The padding must be zero in order to detect errors. Otherwise the
padding might look like legal continuation bytes.
static const uint32_t mins[] = {4194304, 0, 128, 2048, 65536};
static const int shifte[] = {0, 6, 4, 2, 0};
*e = (*c < mins[len]) << 6;
*e |= ((*c >> 11) == 0x1b) << 7; // surrogate half?
*e |= (s[1] & 0xc0) >> 2;
*e |= (s[2] & 0xc0) >> 4;
*e |= (s[3] ) >> 6;
*e ^= 0x2a;
*e >>= shifte[len];
The first line checks if the shortest encoding was used, setting a bit
in e
if it wasn’t. For a length of 0, this always fails.
The second line checks for a surrogate half by checking for a certain
prefix.
The next three lines accumulate the highest two bits of each
continuation byte into e
. Each should be the bits 10
. These bits are
“compared” to 101010
(0x2a
) using XOR. The XOR clears these bits as
long as they exactly match.
Finally the continuation prefix bits that don’t matter are shifted out.
The goal
My primary — and totally arbitrary — goal was to beat the performance of
Björn Höhrmann’s DFA-based decoder. Under favorable (and
artificial) benchmark conditions I had moderate success. You can try it
out on your own system by cloning the repository and running make
bench
.
With GCC 6.3.0 on an i7-6700, my decoder is about 20% faster than the
DFA decoder in the benchmark. With Clang 3.8.1 it’s just 1% faster.
Update: Björn pointed out that his site includes a faster
variant of his DFA decoder. It is only 10% slower than the branchless
decoder with GCC, and it’s 20% faster than the branchless decoder with
Clang. So, in a sense, it’s still faster on average, even on a
benchmark that favors a branchless decoder.
The benchmark operates very similarly to my PRNG shootout (e.g.
alarm(2)
). First a buffer is filled with random UTF-8 data, then the
decoder decodes it again and again until the alarm fires. The
measurement is the number of bytes decoded.
The number of errors is printed at the end (always 0) in order to force
errors to actually get checked for each code point. Otherwise the sneaky
compiler omits the error checking from the branchless decoder, making it
appear much faster than it really is — a serious letdown once I noticed
my error. Since the other decoder is a DFA and error checking is built
into its graph, the compiler can’t really omit its error checking.

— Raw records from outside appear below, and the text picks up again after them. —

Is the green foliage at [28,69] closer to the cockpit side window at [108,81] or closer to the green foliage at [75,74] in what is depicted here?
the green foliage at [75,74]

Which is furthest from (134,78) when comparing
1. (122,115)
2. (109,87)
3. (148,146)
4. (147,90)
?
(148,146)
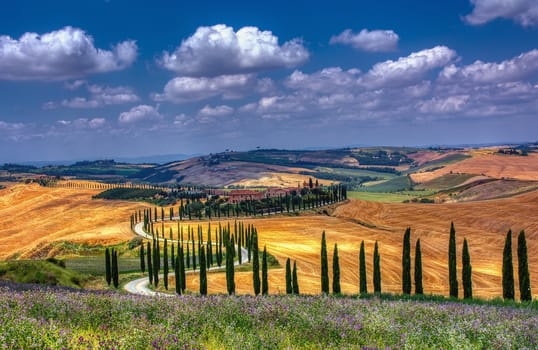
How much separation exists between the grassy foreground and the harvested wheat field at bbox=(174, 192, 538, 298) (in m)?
66.7

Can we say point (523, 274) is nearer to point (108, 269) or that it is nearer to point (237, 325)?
point (237, 325)

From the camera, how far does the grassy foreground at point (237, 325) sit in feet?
27.7

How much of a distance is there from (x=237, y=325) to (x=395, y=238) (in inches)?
5422

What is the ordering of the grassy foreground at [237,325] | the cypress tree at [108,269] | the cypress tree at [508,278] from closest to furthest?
the grassy foreground at [237,325], the cypress tree at [508,278], the cypress tree at [108,269]

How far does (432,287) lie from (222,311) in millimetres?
80896

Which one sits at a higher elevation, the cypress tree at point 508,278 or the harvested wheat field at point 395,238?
the cypress tree at point 508,278

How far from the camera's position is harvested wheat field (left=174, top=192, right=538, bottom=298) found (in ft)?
291

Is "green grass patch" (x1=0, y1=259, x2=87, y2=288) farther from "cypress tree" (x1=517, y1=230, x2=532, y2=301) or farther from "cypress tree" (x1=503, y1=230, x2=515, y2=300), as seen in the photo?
"cypress tree" (x1=517, y1=230, x2=532, y2=301)

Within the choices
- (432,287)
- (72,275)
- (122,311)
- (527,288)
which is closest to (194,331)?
(122,311)

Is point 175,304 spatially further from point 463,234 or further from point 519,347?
point 463,234

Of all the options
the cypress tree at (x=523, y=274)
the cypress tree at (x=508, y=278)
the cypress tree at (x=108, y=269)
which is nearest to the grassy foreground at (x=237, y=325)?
the cypress tree at (x=508, y=278)

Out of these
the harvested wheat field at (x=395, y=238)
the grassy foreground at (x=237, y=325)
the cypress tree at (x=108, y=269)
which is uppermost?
the grassy foreground at (x=237, y=325)

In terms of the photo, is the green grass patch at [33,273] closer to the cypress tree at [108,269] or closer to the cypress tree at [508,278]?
the cypress tree at [108,269]

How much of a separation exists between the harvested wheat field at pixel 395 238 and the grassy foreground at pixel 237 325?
2627 inches
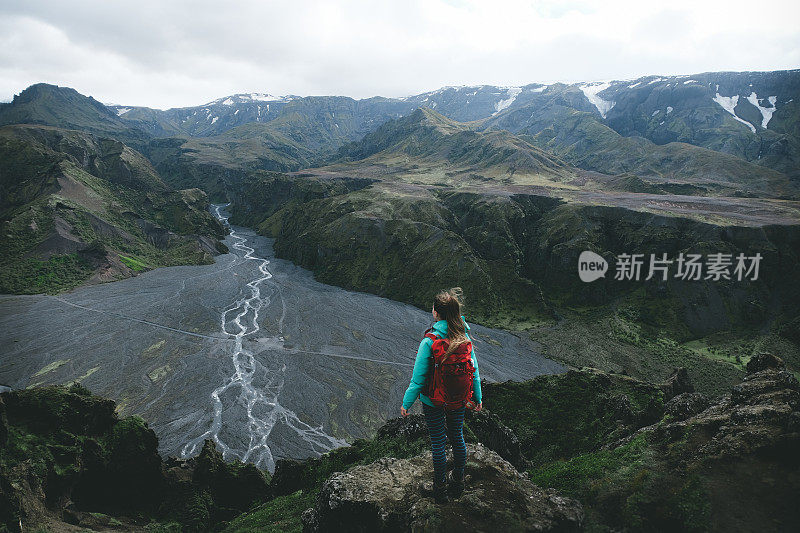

I called this “favorable” because the buffer being decoded isn’t
anything natural. Each time a code point is generated, first a length is
chosen uniformly: 1, 2, 3, or 4. Then a code point that encodes to that
length is generated. The even distribution of lengths greatly favors a
branchless decoder. The random distribution inhibits branch
prediction. Real text has a far more favorable distribution.
uint32_t
randchar(uint64_t *s)
{
uint32_t r = rand32(s);
int len = 1 + (r & 0x3);
r >>= 2;
switch (len) {
case 1:
return r % 128;
case 2:
return 128 + r % (2048 - 128);
case 3:
return 2048 + r % (65536 - 2048);
case 4:
return 65536 + r % (131072 - 65536);
}
abort();
}
Given the odd input zero-padding requirement and the artificial
parameters of the benchmark, despite the supposed 20% speed boost
under GCC, my branchless decoder is not really any better than the DFA
decoder in practice. It’s just a different approach. In practice I’d
prefer Björn’s DFA decoder.
Update: Bryan Donlan has followed up with a SIMD UTF-8 decoder.
Update 2024: NRK has followed up with parallel extract decoder.